# SUPPLIED RECORDS
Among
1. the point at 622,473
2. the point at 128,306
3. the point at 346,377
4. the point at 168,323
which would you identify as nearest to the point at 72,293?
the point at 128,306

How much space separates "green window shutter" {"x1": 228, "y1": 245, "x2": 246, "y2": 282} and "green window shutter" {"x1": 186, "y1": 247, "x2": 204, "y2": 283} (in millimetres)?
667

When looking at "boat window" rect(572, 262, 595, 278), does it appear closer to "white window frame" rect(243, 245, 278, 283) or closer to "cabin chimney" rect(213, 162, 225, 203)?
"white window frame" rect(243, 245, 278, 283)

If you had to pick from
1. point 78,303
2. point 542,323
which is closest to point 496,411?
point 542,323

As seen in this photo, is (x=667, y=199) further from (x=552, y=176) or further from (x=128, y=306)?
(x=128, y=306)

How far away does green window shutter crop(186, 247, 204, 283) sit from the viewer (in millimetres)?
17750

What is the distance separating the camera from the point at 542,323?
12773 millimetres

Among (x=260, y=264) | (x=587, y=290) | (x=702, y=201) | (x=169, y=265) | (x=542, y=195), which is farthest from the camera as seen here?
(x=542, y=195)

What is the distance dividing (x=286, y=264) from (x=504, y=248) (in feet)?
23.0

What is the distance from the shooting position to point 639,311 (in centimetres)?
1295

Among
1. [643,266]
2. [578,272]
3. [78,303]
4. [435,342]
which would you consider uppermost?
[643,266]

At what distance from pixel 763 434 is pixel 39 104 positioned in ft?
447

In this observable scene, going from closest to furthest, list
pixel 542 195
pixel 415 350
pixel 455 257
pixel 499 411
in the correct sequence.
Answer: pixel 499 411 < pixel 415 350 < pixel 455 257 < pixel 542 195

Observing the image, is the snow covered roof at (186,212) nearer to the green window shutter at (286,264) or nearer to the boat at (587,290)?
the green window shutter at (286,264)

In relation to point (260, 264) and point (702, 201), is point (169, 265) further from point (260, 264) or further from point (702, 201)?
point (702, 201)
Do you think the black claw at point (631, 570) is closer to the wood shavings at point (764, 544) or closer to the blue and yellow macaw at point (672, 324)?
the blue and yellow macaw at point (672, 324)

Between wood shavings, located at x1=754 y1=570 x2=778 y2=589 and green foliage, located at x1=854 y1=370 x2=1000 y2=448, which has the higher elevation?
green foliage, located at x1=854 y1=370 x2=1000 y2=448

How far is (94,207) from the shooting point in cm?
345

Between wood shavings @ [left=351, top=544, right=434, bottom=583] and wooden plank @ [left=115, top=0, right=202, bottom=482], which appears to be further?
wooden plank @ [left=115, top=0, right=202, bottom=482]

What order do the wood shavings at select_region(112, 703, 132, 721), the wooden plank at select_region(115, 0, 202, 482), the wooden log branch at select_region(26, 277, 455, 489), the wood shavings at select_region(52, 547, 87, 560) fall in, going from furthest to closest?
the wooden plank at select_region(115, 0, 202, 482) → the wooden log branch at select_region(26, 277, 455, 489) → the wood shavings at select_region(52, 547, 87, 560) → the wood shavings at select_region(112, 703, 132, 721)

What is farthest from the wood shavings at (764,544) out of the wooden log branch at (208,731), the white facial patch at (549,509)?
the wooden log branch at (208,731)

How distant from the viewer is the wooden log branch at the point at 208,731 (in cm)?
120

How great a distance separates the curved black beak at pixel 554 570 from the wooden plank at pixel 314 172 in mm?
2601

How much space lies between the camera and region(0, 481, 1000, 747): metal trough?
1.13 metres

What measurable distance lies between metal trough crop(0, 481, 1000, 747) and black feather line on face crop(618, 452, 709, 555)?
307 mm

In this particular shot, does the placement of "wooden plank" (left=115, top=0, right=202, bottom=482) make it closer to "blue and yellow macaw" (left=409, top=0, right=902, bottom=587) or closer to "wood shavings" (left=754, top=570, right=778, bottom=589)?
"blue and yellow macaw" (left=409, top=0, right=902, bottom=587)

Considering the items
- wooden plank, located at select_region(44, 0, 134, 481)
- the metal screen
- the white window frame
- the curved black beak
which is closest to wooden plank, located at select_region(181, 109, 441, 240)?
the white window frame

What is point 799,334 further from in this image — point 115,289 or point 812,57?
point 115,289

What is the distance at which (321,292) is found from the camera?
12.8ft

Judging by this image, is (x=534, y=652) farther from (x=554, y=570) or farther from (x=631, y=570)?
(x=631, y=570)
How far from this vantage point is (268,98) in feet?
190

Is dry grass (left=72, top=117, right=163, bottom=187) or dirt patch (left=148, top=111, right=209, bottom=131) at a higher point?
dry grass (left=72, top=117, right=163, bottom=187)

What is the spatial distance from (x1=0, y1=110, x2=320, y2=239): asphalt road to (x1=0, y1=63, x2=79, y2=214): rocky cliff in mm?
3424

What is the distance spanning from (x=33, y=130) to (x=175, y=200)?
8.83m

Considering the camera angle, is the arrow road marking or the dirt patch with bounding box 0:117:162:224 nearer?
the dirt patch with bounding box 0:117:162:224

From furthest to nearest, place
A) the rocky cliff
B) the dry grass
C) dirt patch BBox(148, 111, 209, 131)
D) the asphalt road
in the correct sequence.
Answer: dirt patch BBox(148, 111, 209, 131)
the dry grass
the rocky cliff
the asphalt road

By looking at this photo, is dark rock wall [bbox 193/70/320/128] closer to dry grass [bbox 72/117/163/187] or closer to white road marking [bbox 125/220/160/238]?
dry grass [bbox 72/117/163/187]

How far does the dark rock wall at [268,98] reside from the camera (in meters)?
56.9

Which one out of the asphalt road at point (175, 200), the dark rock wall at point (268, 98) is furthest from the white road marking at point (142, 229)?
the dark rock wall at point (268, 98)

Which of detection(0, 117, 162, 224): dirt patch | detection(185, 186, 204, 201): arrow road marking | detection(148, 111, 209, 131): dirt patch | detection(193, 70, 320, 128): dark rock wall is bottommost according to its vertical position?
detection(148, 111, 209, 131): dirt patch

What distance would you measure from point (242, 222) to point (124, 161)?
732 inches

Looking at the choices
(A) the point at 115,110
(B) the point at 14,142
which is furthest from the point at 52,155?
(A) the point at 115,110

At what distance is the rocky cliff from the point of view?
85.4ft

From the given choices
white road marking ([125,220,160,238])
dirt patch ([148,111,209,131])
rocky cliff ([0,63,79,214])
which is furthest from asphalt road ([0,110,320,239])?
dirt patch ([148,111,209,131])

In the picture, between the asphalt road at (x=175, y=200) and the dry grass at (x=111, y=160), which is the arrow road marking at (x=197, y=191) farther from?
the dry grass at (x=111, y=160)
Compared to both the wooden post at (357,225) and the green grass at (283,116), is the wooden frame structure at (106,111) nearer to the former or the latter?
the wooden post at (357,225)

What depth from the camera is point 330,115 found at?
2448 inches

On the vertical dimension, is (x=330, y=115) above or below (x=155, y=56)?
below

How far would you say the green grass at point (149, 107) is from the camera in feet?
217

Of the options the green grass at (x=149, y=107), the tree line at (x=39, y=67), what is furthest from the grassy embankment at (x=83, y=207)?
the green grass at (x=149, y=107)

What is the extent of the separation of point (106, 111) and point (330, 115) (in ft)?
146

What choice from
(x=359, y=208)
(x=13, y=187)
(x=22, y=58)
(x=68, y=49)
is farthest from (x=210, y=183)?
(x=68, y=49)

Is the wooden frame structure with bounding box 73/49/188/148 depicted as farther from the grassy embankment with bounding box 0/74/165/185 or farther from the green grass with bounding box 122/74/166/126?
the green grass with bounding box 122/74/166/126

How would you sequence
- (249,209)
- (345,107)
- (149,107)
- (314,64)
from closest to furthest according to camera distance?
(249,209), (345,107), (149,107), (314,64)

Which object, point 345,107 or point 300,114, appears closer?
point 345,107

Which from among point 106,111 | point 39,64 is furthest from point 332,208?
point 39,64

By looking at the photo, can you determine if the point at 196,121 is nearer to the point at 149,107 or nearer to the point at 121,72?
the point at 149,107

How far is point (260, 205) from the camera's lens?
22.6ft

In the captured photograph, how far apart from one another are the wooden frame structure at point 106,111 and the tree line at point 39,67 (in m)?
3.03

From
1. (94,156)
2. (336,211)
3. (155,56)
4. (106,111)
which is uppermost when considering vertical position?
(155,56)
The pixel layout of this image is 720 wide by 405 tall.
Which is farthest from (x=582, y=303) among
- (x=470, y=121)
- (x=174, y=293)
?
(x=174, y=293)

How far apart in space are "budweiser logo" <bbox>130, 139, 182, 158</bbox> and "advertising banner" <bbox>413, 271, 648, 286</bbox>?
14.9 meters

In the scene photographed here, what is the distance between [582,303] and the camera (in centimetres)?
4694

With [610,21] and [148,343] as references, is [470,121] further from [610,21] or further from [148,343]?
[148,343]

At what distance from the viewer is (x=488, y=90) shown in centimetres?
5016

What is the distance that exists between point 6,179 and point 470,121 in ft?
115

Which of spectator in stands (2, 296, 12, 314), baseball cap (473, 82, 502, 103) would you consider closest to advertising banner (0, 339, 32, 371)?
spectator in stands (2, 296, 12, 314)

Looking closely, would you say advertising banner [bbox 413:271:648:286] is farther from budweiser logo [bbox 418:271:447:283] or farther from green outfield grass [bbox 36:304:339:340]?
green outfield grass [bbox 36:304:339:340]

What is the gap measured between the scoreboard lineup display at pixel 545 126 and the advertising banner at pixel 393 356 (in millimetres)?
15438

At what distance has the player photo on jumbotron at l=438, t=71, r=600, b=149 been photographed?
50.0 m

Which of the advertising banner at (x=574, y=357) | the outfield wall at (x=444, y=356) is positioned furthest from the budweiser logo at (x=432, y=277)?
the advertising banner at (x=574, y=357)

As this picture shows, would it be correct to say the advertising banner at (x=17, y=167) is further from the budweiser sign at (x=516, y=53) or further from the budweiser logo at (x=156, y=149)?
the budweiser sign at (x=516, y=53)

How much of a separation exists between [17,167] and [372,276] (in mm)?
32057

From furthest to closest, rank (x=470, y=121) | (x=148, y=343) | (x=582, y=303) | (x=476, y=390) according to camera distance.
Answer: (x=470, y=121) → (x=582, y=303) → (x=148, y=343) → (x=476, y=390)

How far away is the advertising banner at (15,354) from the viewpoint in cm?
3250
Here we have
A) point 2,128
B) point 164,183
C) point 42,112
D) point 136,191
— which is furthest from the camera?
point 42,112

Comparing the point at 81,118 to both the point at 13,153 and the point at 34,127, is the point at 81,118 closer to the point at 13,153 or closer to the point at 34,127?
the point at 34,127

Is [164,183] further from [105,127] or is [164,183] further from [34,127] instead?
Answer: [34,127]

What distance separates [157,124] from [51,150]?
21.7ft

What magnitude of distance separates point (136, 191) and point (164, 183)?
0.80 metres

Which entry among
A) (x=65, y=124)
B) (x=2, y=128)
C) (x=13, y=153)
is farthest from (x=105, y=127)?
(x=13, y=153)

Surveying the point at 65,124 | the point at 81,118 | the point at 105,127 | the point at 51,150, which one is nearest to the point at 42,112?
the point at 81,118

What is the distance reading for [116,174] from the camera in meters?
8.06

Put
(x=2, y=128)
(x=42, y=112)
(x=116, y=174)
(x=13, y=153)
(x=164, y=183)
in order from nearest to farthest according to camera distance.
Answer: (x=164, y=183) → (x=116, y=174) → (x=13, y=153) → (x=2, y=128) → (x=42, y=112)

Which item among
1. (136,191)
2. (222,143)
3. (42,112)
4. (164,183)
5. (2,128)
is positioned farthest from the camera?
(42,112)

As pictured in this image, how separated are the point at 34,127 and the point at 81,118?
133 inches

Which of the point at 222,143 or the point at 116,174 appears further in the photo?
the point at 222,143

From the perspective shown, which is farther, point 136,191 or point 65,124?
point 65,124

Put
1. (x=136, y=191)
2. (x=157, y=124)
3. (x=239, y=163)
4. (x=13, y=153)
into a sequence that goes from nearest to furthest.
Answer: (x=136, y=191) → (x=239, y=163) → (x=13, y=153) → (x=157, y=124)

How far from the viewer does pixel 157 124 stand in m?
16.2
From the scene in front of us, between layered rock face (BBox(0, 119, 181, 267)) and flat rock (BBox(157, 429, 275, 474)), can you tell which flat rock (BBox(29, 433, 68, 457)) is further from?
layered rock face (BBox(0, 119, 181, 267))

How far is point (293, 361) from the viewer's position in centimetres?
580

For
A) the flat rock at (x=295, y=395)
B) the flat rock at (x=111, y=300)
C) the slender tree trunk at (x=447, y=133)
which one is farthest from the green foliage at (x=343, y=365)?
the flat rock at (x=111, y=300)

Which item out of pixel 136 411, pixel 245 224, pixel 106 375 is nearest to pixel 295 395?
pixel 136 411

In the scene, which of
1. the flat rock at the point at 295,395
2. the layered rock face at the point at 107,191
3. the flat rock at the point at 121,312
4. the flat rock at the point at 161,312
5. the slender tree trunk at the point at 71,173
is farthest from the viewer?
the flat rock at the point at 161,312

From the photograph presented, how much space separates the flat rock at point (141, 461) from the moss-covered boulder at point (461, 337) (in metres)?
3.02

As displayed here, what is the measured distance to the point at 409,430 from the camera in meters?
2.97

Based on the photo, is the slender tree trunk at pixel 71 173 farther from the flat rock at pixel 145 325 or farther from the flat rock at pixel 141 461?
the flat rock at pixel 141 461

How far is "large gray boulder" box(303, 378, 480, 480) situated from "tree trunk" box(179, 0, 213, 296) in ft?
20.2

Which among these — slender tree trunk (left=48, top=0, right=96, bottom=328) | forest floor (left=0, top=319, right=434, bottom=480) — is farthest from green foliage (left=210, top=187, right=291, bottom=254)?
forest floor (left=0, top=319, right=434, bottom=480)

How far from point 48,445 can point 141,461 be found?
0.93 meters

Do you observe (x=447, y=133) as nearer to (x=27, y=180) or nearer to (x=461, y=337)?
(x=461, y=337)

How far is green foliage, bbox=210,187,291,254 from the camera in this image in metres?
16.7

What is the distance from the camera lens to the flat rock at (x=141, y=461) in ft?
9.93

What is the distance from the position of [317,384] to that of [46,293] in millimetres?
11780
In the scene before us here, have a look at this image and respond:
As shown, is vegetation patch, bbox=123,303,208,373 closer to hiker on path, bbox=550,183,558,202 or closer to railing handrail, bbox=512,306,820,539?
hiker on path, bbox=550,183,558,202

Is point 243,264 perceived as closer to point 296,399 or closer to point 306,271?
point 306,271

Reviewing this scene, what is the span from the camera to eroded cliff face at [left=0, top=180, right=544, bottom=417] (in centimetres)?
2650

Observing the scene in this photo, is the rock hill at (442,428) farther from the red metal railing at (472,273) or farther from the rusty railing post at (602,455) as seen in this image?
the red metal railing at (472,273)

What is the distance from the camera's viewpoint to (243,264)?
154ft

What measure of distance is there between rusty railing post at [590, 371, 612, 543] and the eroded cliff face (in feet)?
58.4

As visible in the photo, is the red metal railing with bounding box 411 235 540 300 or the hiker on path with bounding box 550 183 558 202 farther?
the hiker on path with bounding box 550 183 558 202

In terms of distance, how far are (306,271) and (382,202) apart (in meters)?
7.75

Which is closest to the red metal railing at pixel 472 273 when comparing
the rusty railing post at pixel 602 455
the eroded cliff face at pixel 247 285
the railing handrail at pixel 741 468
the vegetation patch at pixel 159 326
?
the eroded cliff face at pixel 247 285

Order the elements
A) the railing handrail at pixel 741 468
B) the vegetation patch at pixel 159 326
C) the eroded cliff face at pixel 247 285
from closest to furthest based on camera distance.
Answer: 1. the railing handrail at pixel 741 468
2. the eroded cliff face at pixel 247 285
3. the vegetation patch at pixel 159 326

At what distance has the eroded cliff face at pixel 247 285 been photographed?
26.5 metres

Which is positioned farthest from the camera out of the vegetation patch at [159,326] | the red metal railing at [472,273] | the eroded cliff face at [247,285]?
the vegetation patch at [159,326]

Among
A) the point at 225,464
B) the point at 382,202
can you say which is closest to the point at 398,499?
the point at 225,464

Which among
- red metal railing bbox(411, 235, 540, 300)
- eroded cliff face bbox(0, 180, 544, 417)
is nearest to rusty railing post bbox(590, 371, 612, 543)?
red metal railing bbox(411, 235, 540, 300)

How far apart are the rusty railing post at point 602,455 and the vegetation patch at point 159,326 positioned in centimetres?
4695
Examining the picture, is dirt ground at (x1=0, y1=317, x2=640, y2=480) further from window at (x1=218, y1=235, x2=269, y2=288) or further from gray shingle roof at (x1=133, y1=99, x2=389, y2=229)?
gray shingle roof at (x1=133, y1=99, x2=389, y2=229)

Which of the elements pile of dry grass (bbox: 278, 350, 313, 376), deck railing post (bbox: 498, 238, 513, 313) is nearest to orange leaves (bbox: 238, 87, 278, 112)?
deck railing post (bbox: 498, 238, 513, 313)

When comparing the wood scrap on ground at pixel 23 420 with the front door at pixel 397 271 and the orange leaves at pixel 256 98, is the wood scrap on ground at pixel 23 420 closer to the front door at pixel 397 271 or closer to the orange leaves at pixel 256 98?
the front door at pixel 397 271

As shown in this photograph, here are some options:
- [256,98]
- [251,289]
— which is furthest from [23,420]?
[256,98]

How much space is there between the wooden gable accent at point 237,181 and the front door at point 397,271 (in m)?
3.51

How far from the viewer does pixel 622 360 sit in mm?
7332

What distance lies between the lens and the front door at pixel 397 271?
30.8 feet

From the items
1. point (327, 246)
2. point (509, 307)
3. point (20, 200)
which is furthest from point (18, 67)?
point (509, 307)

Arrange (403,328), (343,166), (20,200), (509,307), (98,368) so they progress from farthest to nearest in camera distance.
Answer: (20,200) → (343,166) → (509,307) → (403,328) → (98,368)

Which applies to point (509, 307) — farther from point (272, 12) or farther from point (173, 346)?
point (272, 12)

# TASK PROMPT
Each line from the one containing "How far apart are" through the end of the entries, both included, is to be returned exactly, with no other lines.

# COMPLETE RESPONSE
How far apart are the rusty railing post at point 602,455 and the vegetation patch at point 159,326 positioned in centimetres?
4695
Examining the picture, is dirt ground at (x1=0, y1=317, x2=640, y2=480) further from window at (x1=218, y1=235, x2=269, y2=288) or further from gray shingle roof at (x1=133, y1=99, x2=389, y2=229)?
gray shingle roof at (x1=133, y1=99, x2=389, y2=229)

Which of the elements pile of dry grass (bbox: 278, 350, 313, 376), deck railing post (bbox: 498, 238, 513, 313) is nearest to orange leaves (bbox: 238, 87, 278, 112)?
deck railing post (bbox: 498, 238, 513, 313)

When comparing the wood scrap on ground at pixel 23 420 with the front door at pixel 397 271 and the orange leaves at pixel 256 98, is the wood scrap on ground at pixel 23 420 closer to the front door at pixel 397 271 or closer to the orange leaves at pixel 256 98?
the front door at pixel 397 271

As shown in this photograph, here are some options:
- [256,98]
- [251,289]
— which is furthest from [23,420]?
[256,98]

How much space is there between the wooden gable accent at point 237,181 and the front door at point 397,271 (in m)?
3.51

How far from the viewer does pixel 622 360 sit in mm?
7332

What distance lies between the lens and the front door at pixel 397 271?
30.8 feet

From the items
1. point (327, 246)
2. point (509, 307)
3. point (20, 200)
which is furthest from point (18, 67)?
point (509, 307)

Arrange (403,328), (343,166), (20,200), (509,307), (98,368) so they progress from farthest to nearest in camera distance.
Answer: (20,200) → (343,166) → (509,307) → (403,328) → (98,368)

Which applies to point (509, 307) — farther from point (272, 12) or farther from point (173, 346)?
point (272, 12)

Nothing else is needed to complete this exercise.